Zuerst war die Dorfschaft nach Glarus, seit dem 14. Jahrhundert nach Betschwanden kirchgenössig. Die Reformation nahm sie 1528 mehrheitlich an.

1538 kam es zum Bau des «Grosshauses“, eines Lagers für Salz und Korn. Im 18. Jahrhundert bildete die Handspinnerei die dörfliche Haupterwerbsquelle. Im Jahre 1831 gründeten die Brüder Steuervogt Johann Heinrich Hefti (1790–1862) und Ratsherr Fridolin Hefti (1793–1854) die Wolltuchfabrik in Hätzingen unter dem Namen «Gebrüder Hefti“, welche bis zu deren Schliessung 1991 grösste Arbeitgeberin war. 1836 war Letzterer im Kanton der erste Besitzer einer Spinnmaschine, und 1856 führte die mechanische Weberei Hätzingen (ebenfalls als Premiere im Glarnerland) die Gasbeleuchtung ein. Im Jahre 1850 kauften die beiden Räumlichkeiten für eine Spinnerei. 1882 trennten sich die Familien Hefti. Oberst H. Hefti-Trümpy zog mit seinen drei Söhnen nach Italien und gründete in Roé (Provinz Brescia) eine Baumwollspinnerei und Zwirnerei. Die Anlagen in Hätzingen wurden vom Stammhaus zurückgekauft und als Spinnerei betrieben. Vier Fabrikantenvillen – erbaut zwischen 1850 und 1907 – verweisen noch immer auf den Reichtum in der Textilindustrie-Zeit. Die Einwohnerzahl der damaligen Gemeinde stieg um die Mitte des 19. Jahrhunderts auf 500; hundert Jahre später gar auf 653. Am 3. August 1893 hingegen wurde die Wolltuchfabrik von einem Brandunglück heimgesucht. Bei diesem Ereignis soll die Redewendung «Hätzige böös» geprägt worden sein. Ein «Feuerreiter» habe mit diesem Ruf durch alle Dörfer bis nach Glarus die Feuerwehren alarmiert.

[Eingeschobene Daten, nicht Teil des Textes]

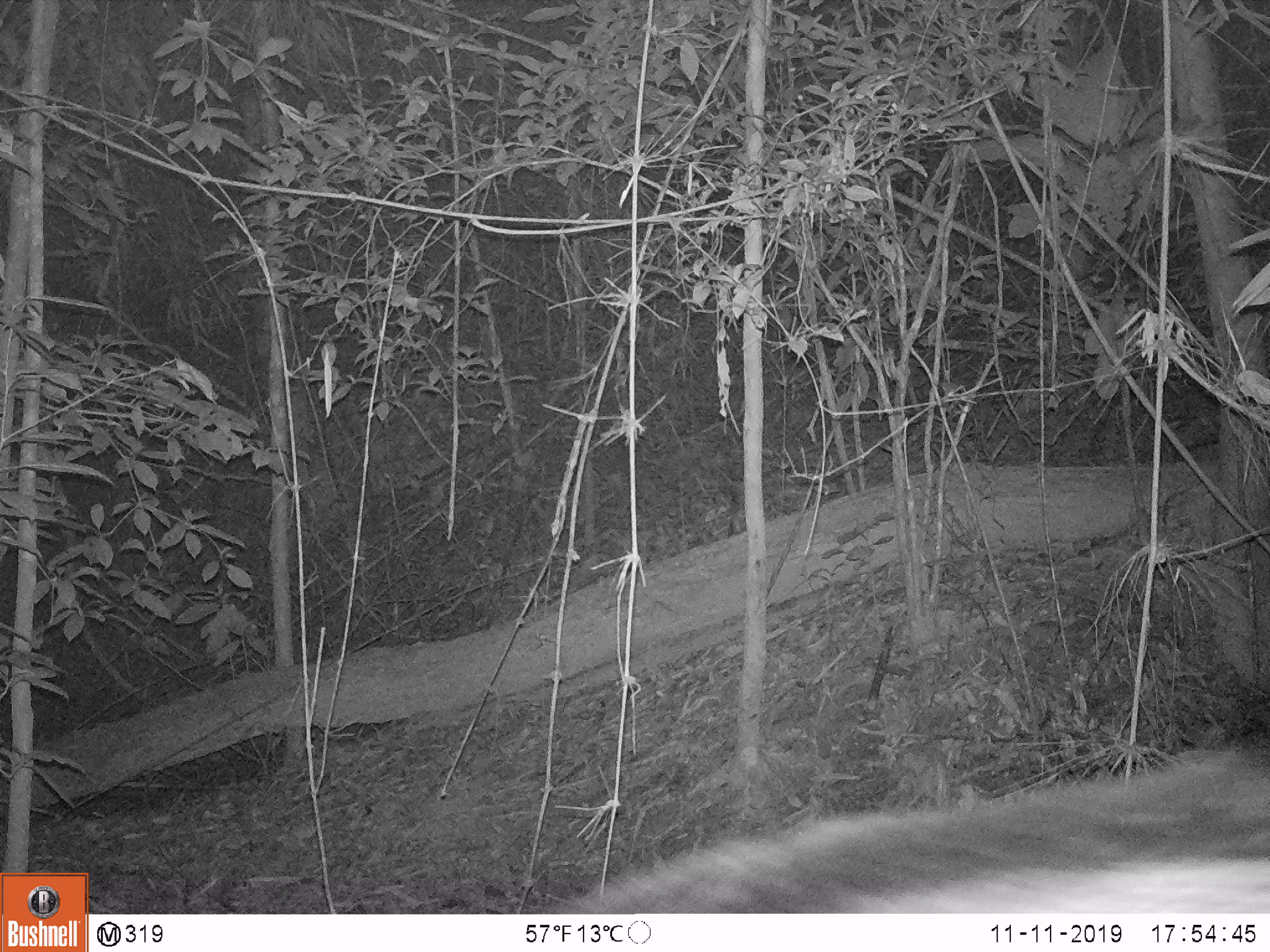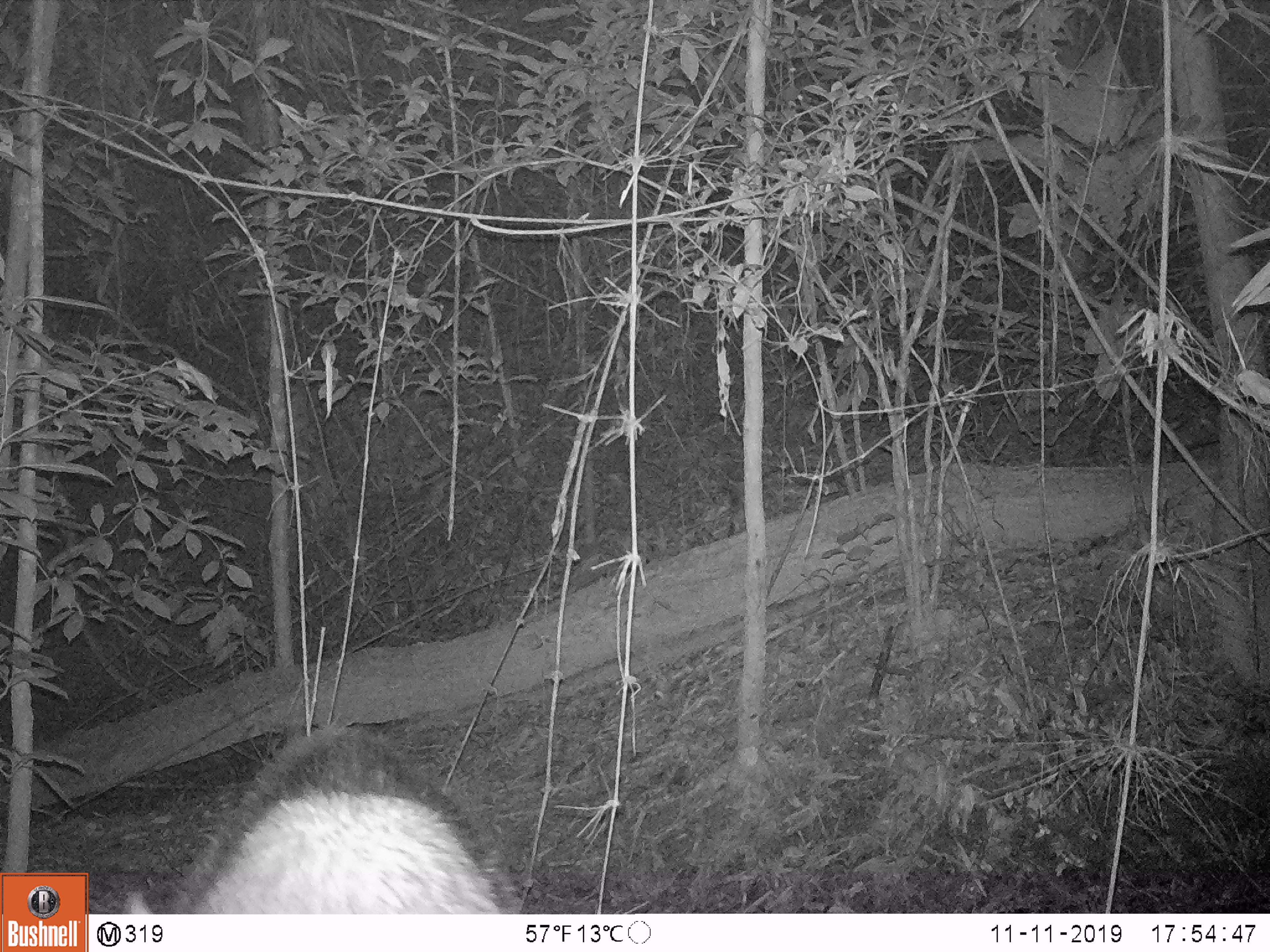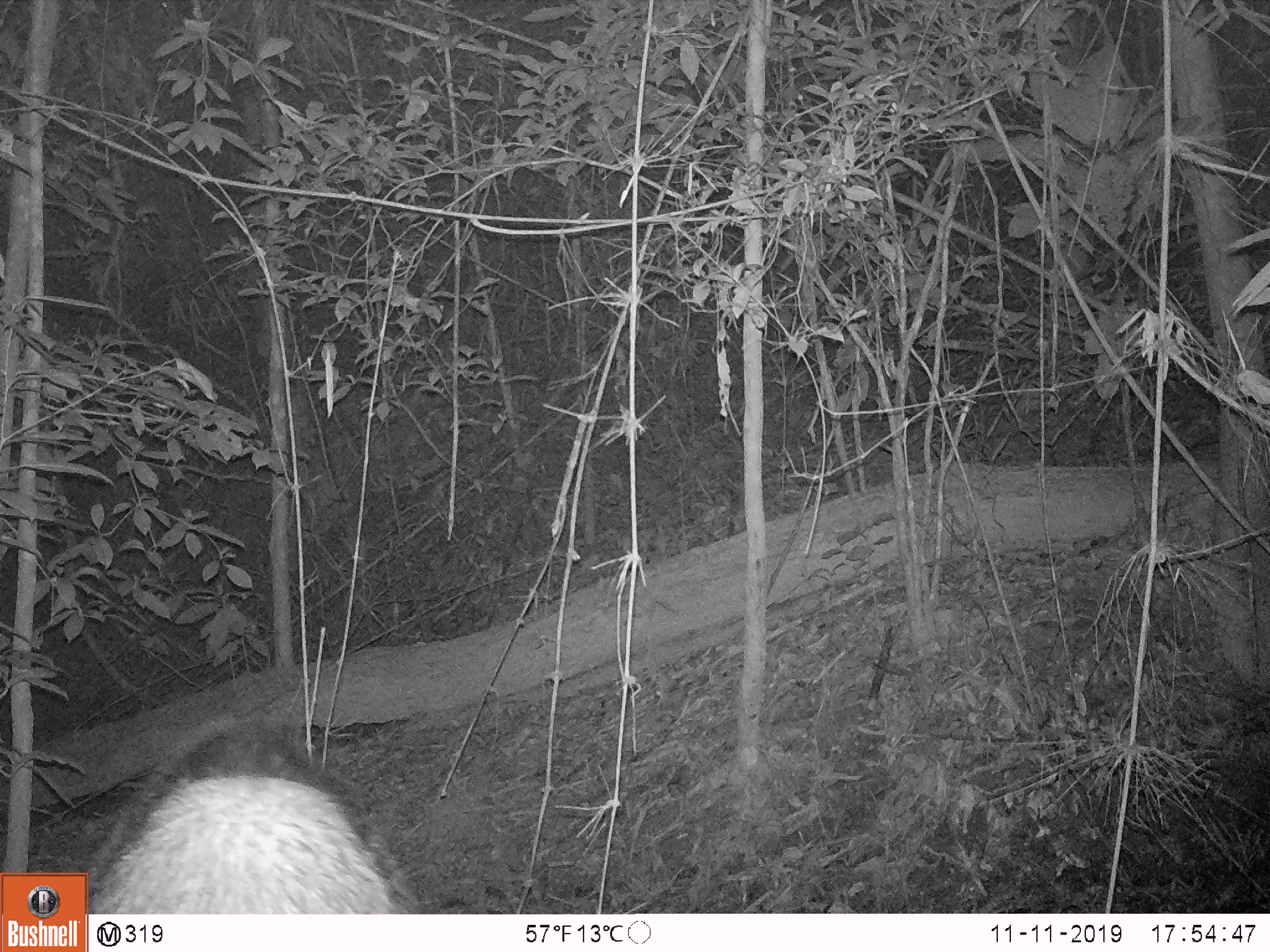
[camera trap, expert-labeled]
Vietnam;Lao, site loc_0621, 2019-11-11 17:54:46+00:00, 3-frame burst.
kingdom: Animalia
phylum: Chordata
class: Mammalia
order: Artiodactyla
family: Suidae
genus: Sus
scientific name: Sus scrofa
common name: eurasian wild pig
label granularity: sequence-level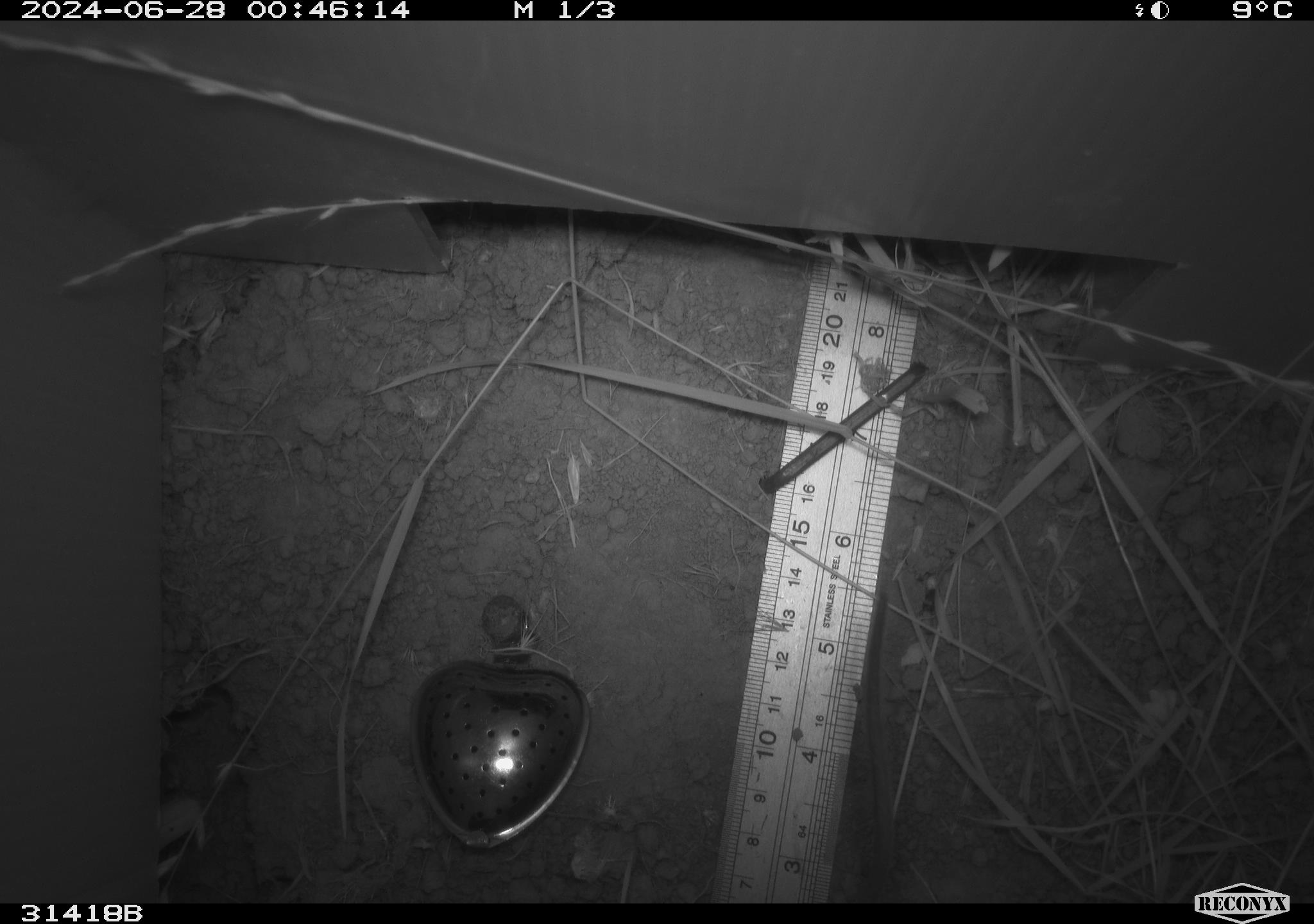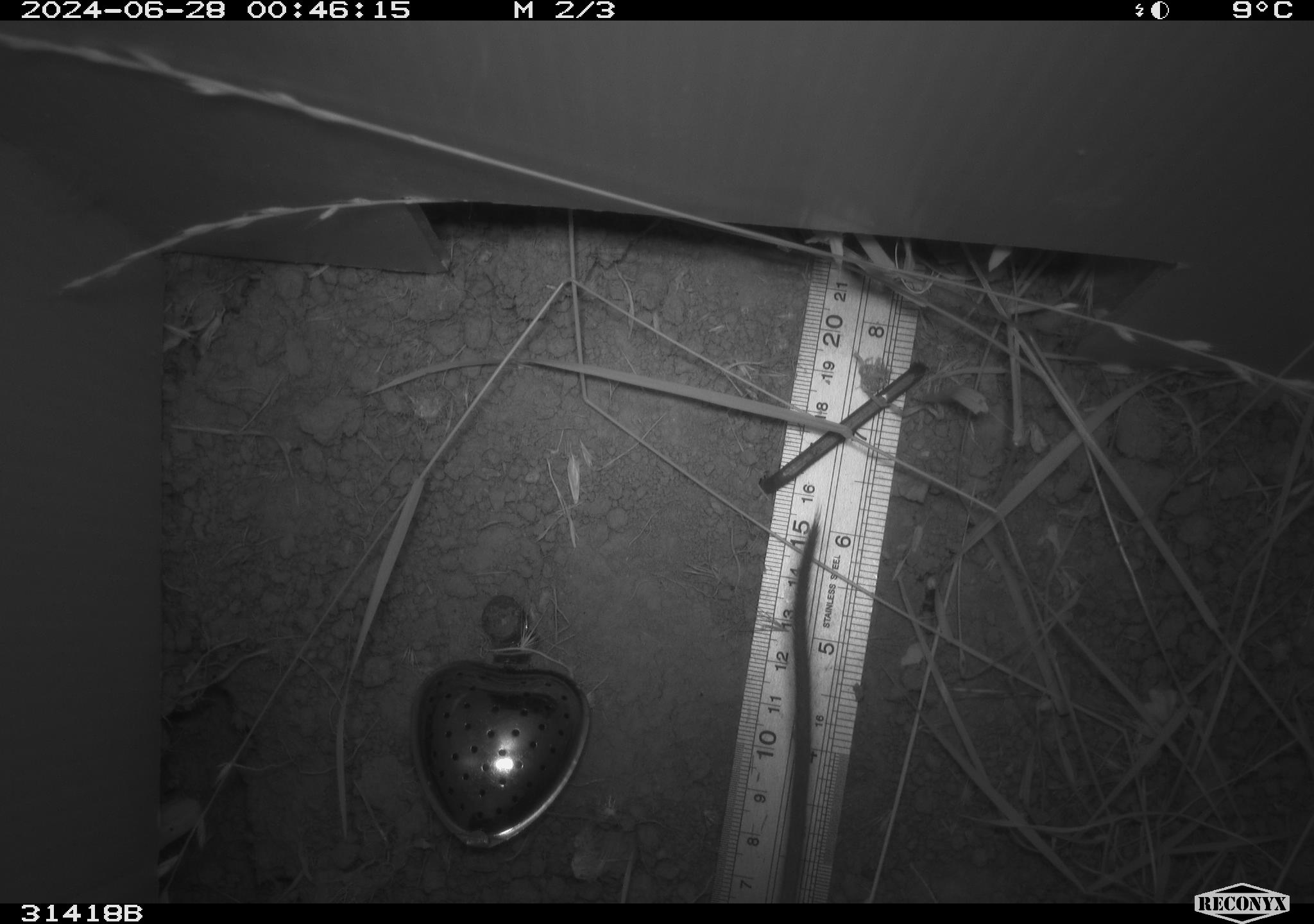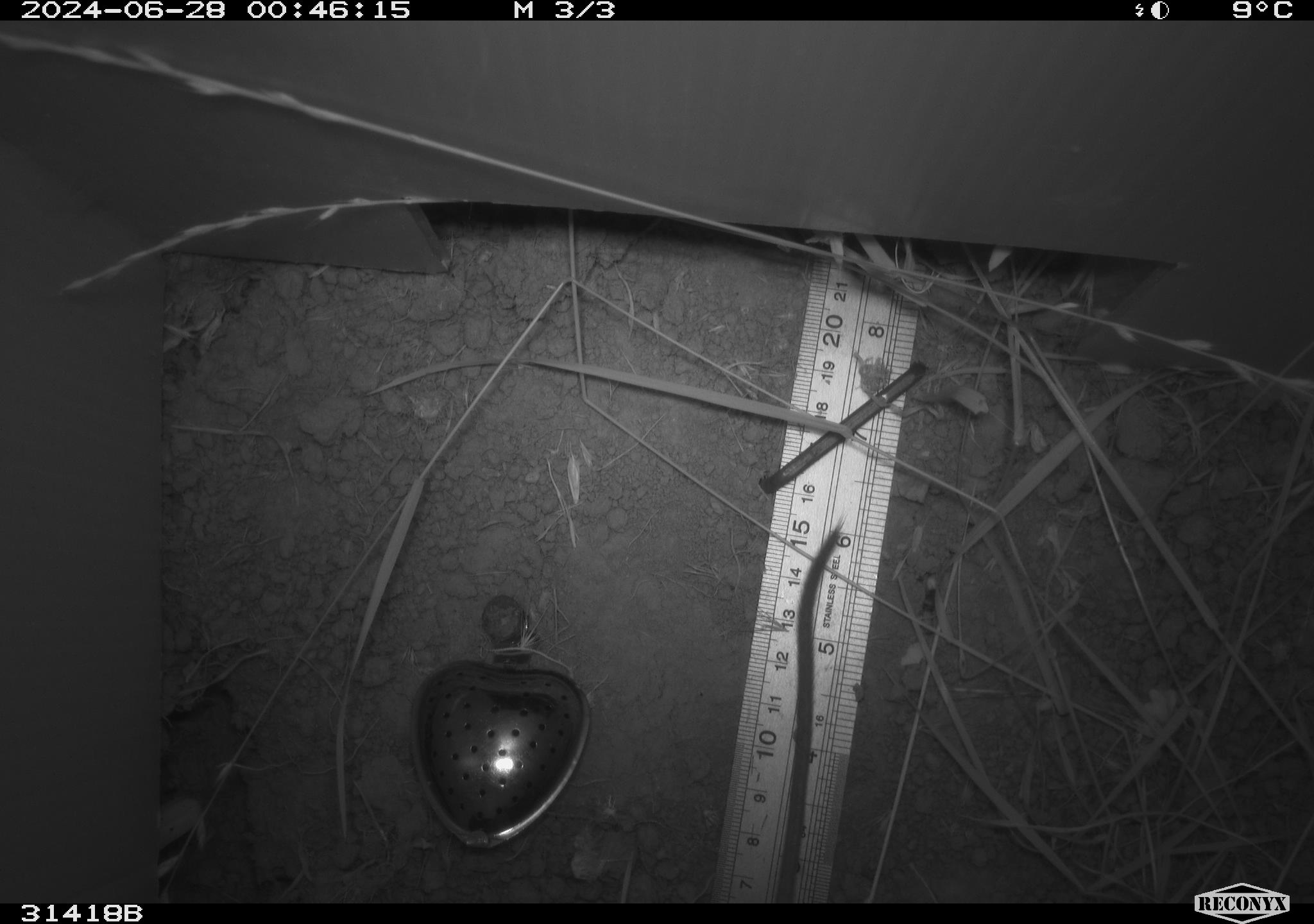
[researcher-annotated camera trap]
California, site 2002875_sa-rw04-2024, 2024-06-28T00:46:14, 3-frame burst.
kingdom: Animalia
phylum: Chordata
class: Mammalia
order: Rodentia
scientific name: Rodentia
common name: rodent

Die Textilfabrik übernahm überdies das Patronat bei mehreren Vereinsgründungen: 1862 beim Männerchor, 1884 beim Schützen- und 1895 beim Turnverein. 1861 finanzierte sie sogar die Einführung einer Sekundarschule. Insgesamt 73 Schüler von Leuggelbach bis Linthal machten während sechs Jahren von dieser Bildungsmöglichkeit Gebrauch.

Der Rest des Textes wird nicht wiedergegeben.